## Supplied data
******

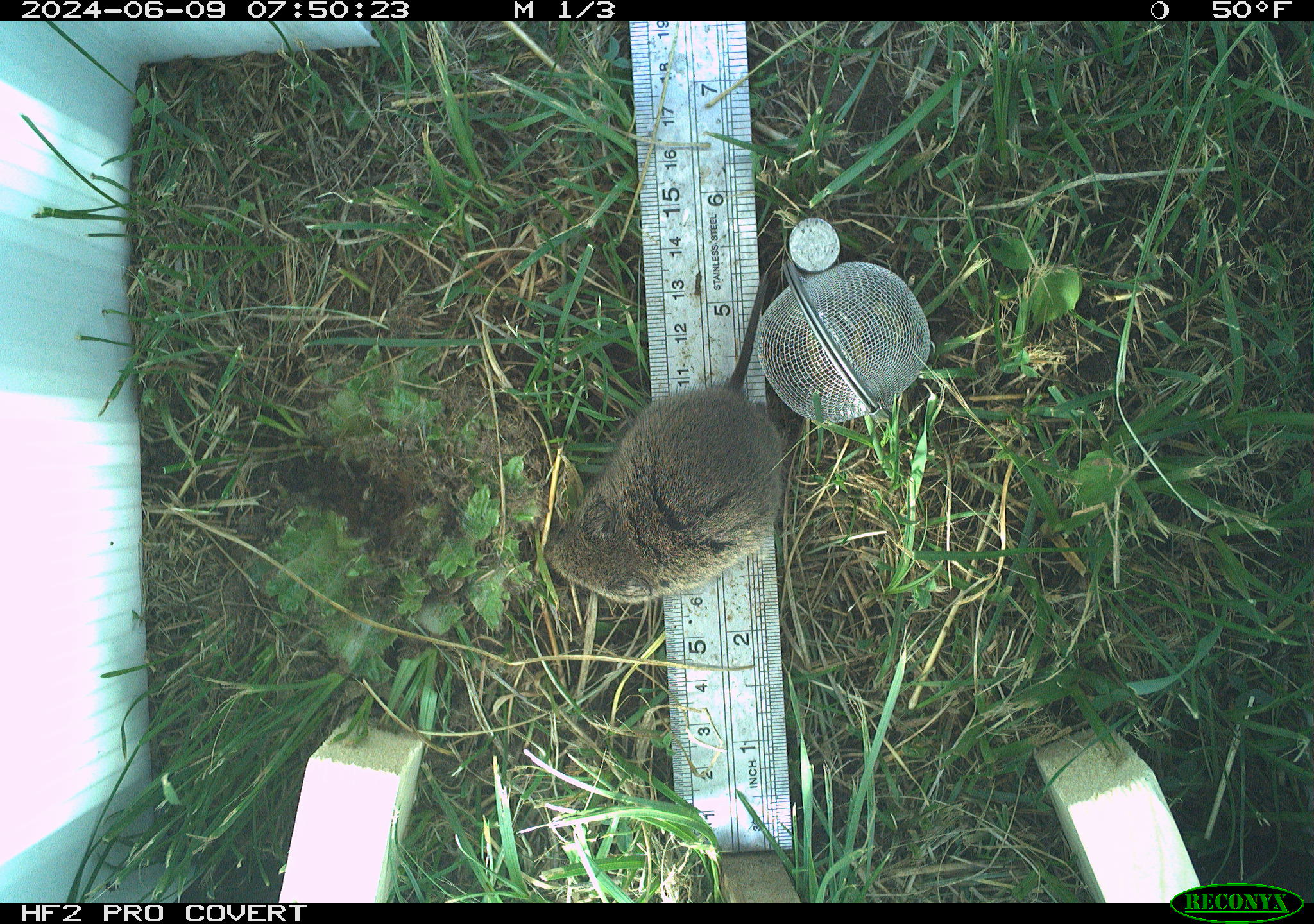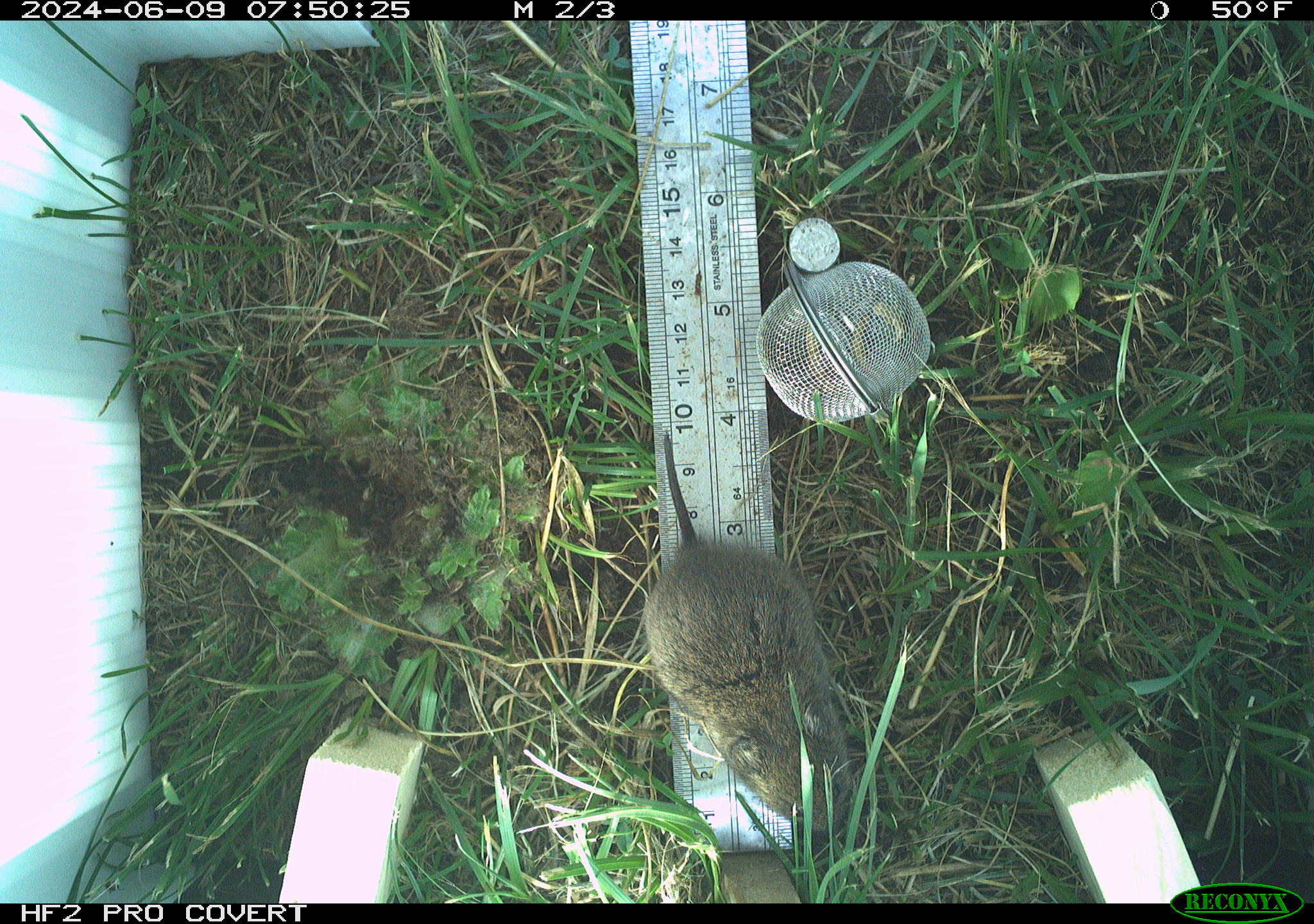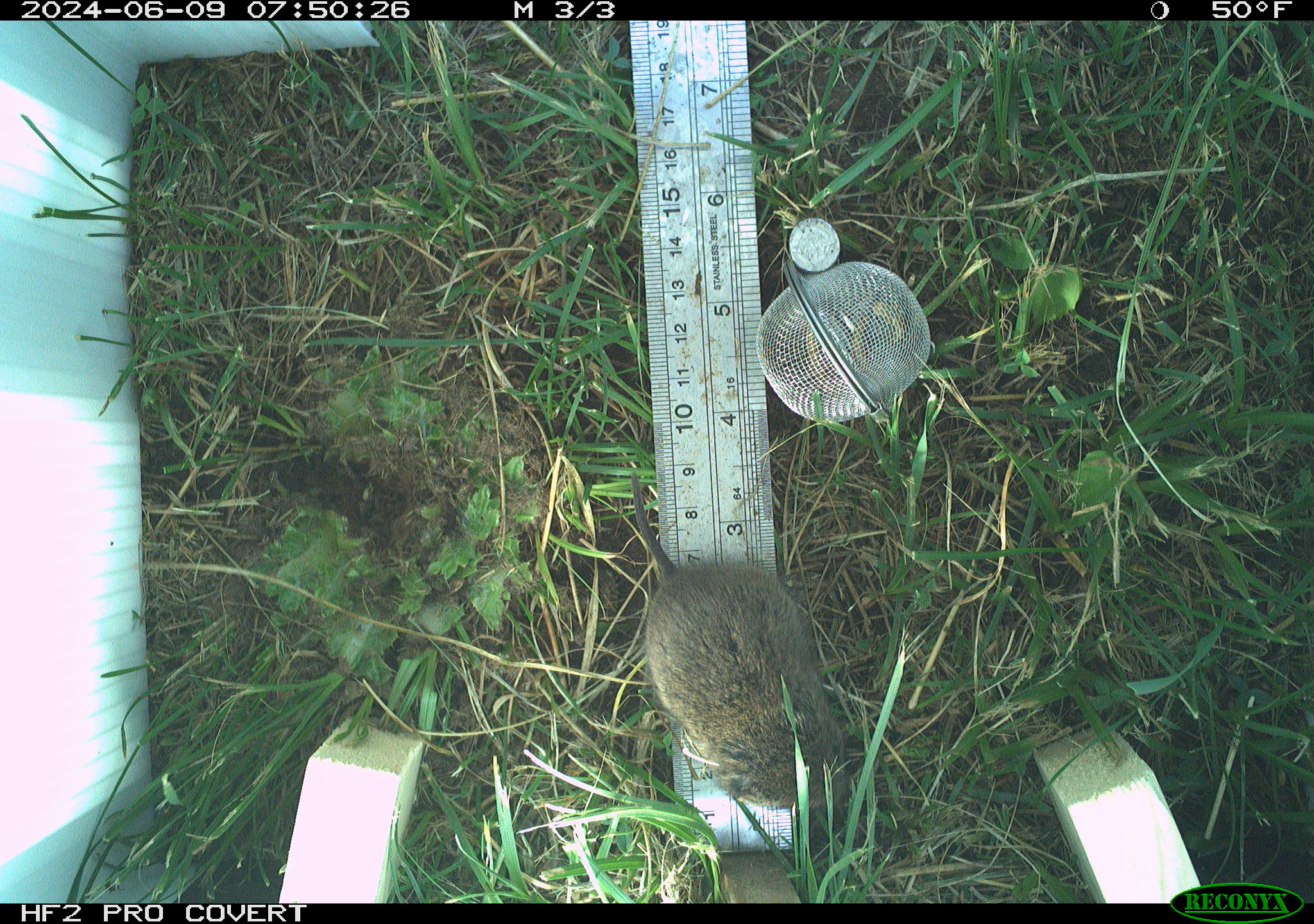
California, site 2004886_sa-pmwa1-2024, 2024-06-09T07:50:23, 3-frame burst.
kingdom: Animalia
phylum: Chordata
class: Mammalia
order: Rodentia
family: Cricetidae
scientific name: Arvicolinae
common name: voles, lemmings, and muskrats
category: arvicolinae subfamily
Arvicolinae subfamily (voles, lemmings, and muskrats) (Arvicolinae).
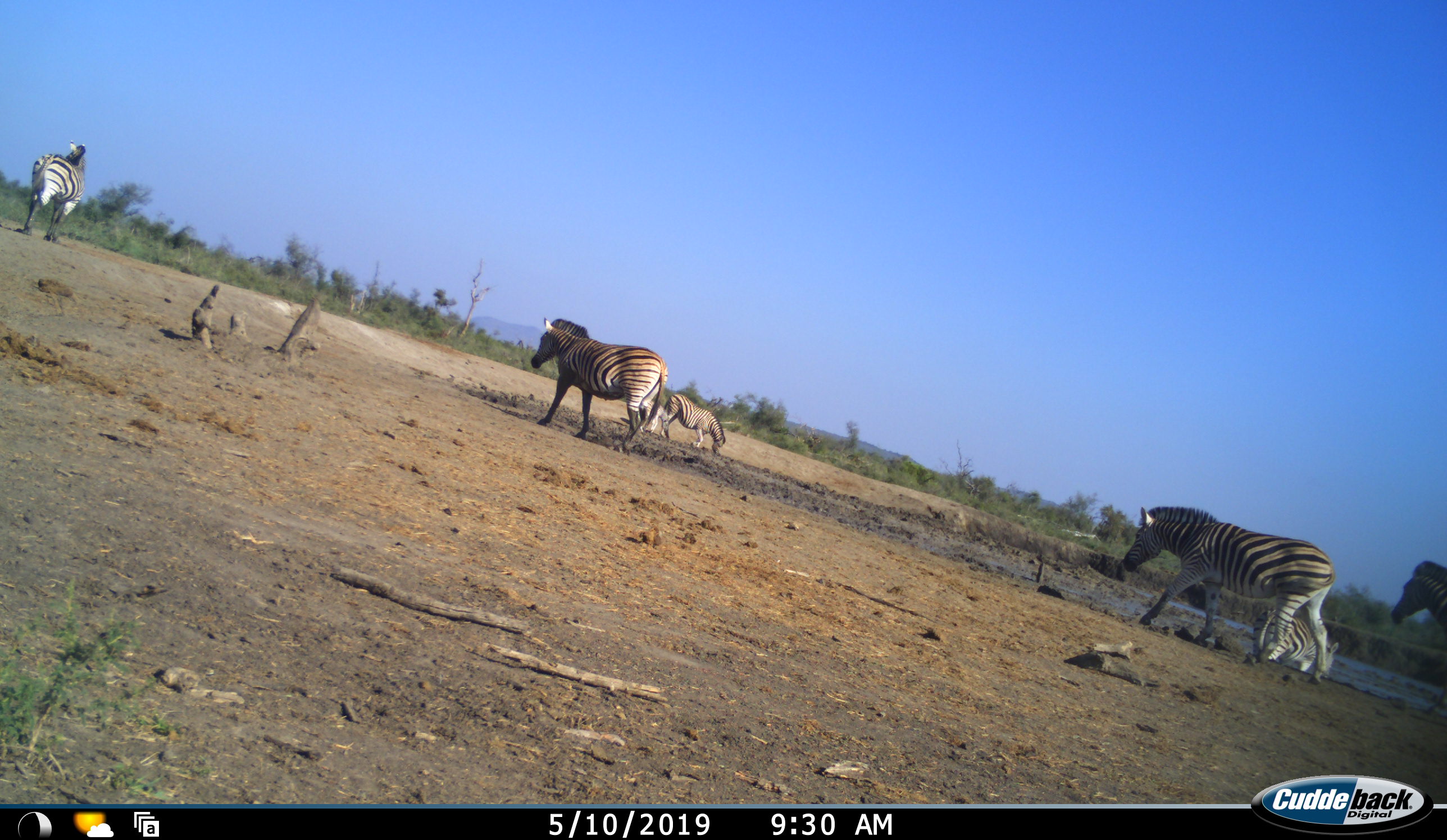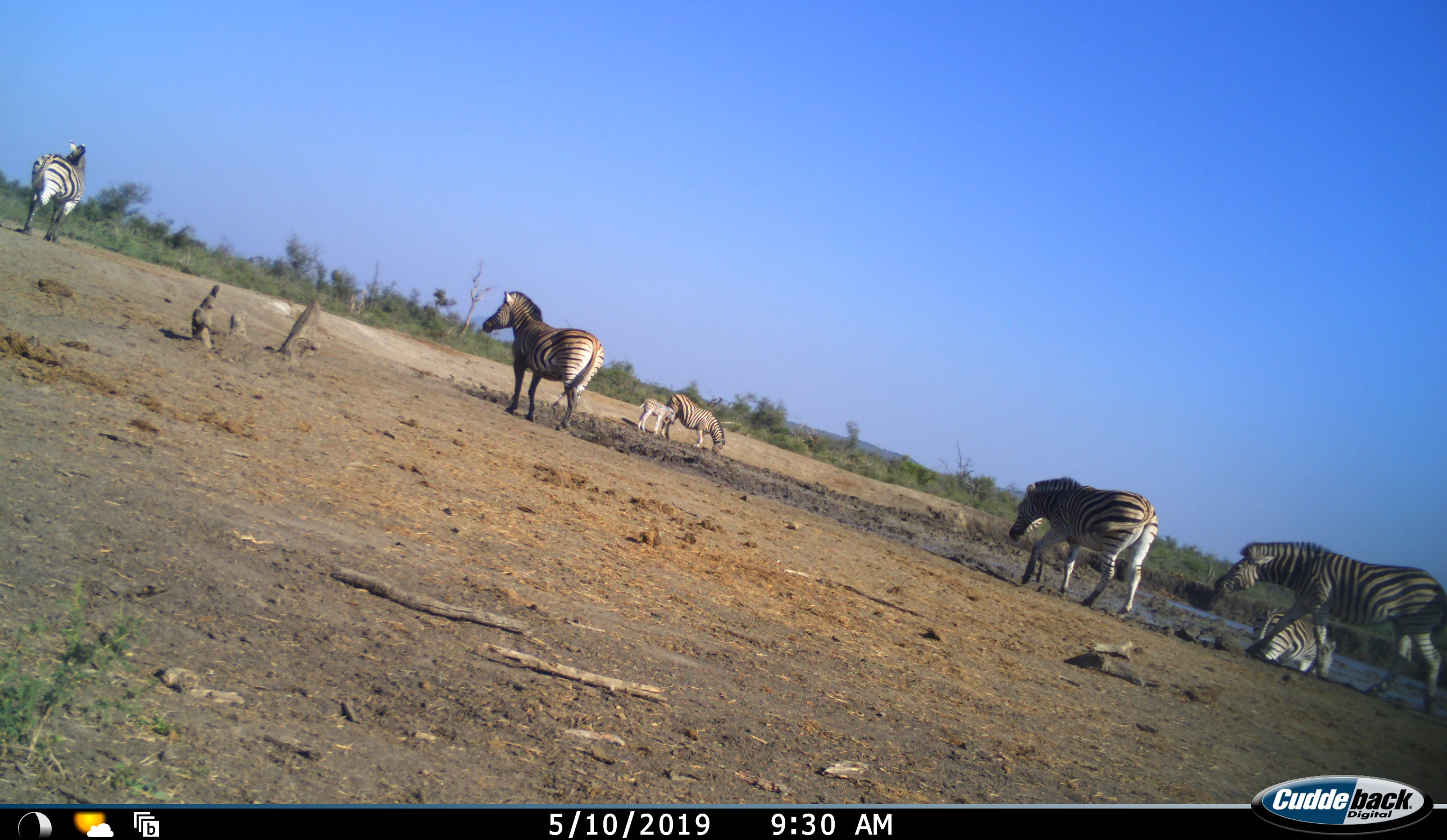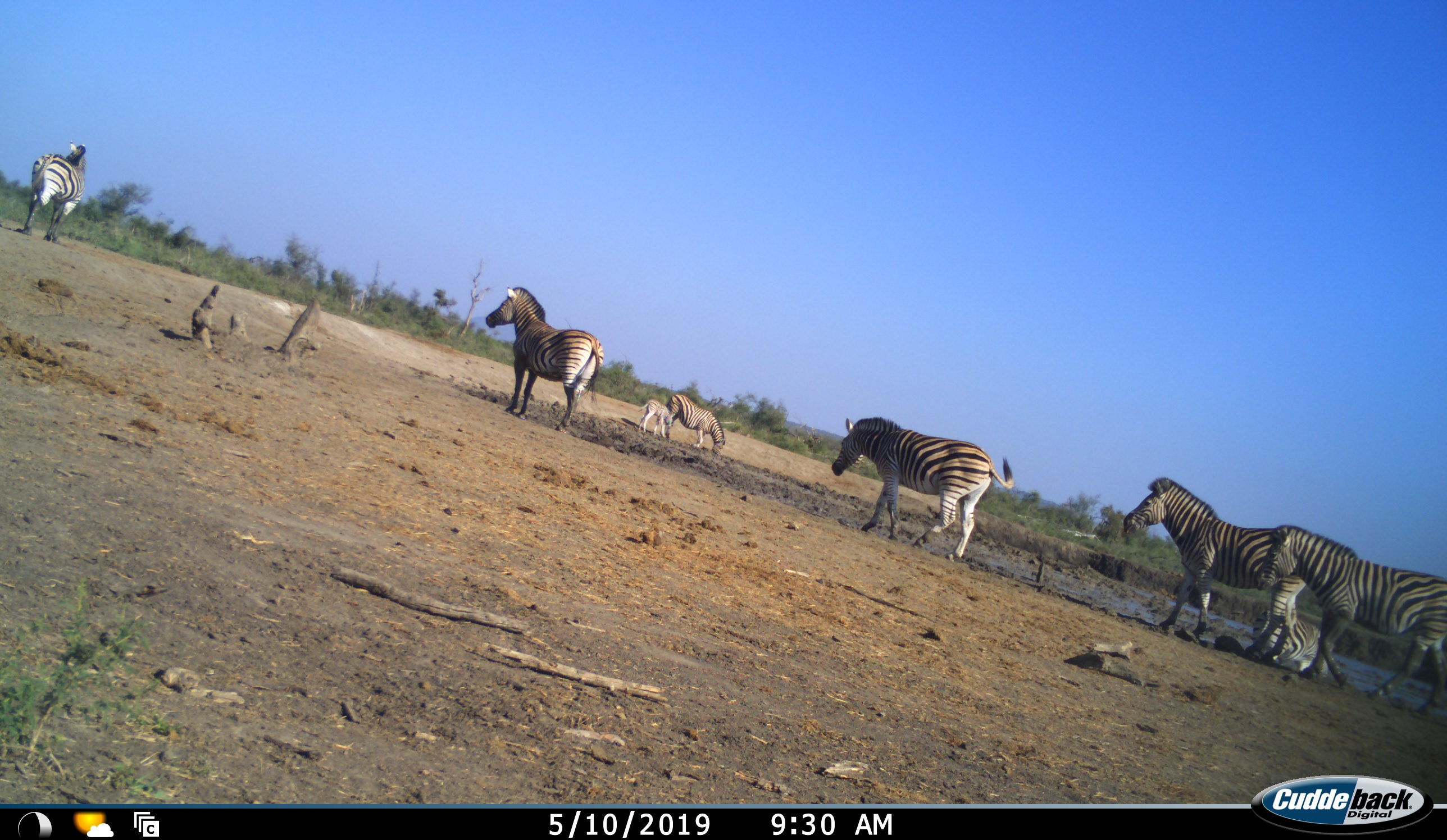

******

## Task brief
Apart from the images, every line above is to be given again exactly.

## Solution to this exercise
California, site 2004886_sa-pmwa1-2024, 2024-06-09T07:50:23, 3-frame burst.
kingdom: Animalia
phylum: Chordata
class: Mammalia
order: Rodentia
family: Cricetidae
scientific name: Arvicolinae
common name: voles, lemmings, and muskrats
category: arvicolinae subfamily
Arvicolinae subfamily (voles, lemmings, and muskrats) (Arvicolinae).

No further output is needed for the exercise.